Since coming home for the summer I have had so much anxiety. Anxiety for being home, after finishing your first year of college, what? Like is that even real? Well, in my case it is.
Since being away at school, I have always dreaded coming home for holiday or semester breaks. I just don’t like being home. Home reminds me of all of the things I’ve been running from since I became a follower of Christ. Just in these few short weeks since coming home from college, I’ve had so much anxiety.
In just these last couple of weeks since coming home from college, I’ve had so much anxiety being at home. I picked up a second job at the credit union my dad works at, and am continuing to work at my local corner farm market that I’ve been working at for the last two years and a half. Now don’t get me wrong, I love my two jobs, they’re honestly amazing, but since being home I’ve felt such anguish inside of me. Like, I shouldn’t be at home, I should be a camp counselor at some Christian camp, or serving in a church with the women’s ministries pastor, or going overseas for a missions trip, or doing some other Christianese thing that every other Christian college student is doing this summer. Not that doing any of those things is wrong, they’re great, but those things are the typical things a Christian college student does for the summer.
Even though I hate doing the typical thing that every other person does, especially when it comes to my relationship with Christ, I felt so heartbroken that I wasn’t doing any of those things I listed above. Now, just like I mentioned before that I hate being the typical Christian girl, God didn’t want me to be typical either this summer. He called me to be at home with my family and work two jobs this summer. While some would say that’s awesome, I was being miserable Molly over here wallowing in what I wasn’t doing.
That’s right when God hit me like two weeks ago. During my church service, my pastor was preaching on the power of God in 1 Corinthians 4:14-20, 6:9-11, and 15:50-58. He was saying how everyone wants to see miraculous acts like hearings, and miracles, which are amazing and great, praise God, but doesn’t look for the power of God in the mundane. That hit me like a bullet and pierced me at my core. THE MUNDANE. The mundane of being at home. The mundane of working one job and going to the next. The mundane of waking up. The mundane of working out. Okay, enough of listing mundane things Aleks, get to the point. God calls me to look for His power in the mundane of my life. When I’m working my two different jobs, He is looking for me to ask how I can be His light and serve Him. He’s wanting me to look for the little opportunities to plant His seed. All of the things I was doing currently, but I thought would be put to better use at some Christian camp with screaming kids.
Finally I could breathe. For weeks, well three at most, I felt like I could barely catch my breath since I was so upset and anxious that I was out of God’s will and just doing what I wanted for my summer. He wanted me to look for the power of Jesus in the most mundane places of life. It’s hard guys, let me tell you. BUT it is oh so worth it. In the littlest things that I used to think were so dumb and couldn’t see how God could be involved, now I do, and honestly, it’s breath-taking. Now, that is my new motto.
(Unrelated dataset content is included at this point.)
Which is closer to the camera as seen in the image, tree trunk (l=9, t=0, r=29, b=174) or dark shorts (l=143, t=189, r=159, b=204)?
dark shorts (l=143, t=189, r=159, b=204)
Looking for the power of Jesus in the mundane, because it’s so necessary, and so overlooked.
At times it’s still hard being home, doing what I’m doing, but He just reminds me, Aleks, I’ve called you to be here, and look for my power in the mundane, that’s all I ask. Because that is all He is asking of me, I can rest in that, because He is enough. He even asked me, “Aleks, what if I call you to do this same thing you’re doing this summer for all of the next summers that you come home from college, will you be okay with that?” Answering that question was hard, but I write my answer here that I gave to Him. NO. Just kidding, I got you didn’t I. YES. FREAKING YES. If that’s what He calls me to, I’m okay with it because I’m following Him, and following Christ isn’t always about the miracles and healings, sometimes, actually most of the time, it’s following Him in the simple, mundane of life. Since then, I’ve had the opportunity to share my faith with one of my coworkers. If I would have never looked for the power of Jesus in that moment, I would have lost that opportunity, or maybe not even have lost it, but not have seen the value of it, and savor it like I do. I don’t know what my coworker thought about what I said, but all I know is a seed was planted, a seed from me being faithful to my Lord.
So I challenge you, where are you missing the power of God in your life? Where are you not looking for Him in the simplest tasks of life, and where should you be? It’s a simple question to ask, but it’s so overlooked. After reading this post, I ask, and pray on your behalf, please don’t overlook these questions, the joy you will reap by answering them is unfathomable my dear friends. And so I ask you again, where can you look for the power of God in your mundane life?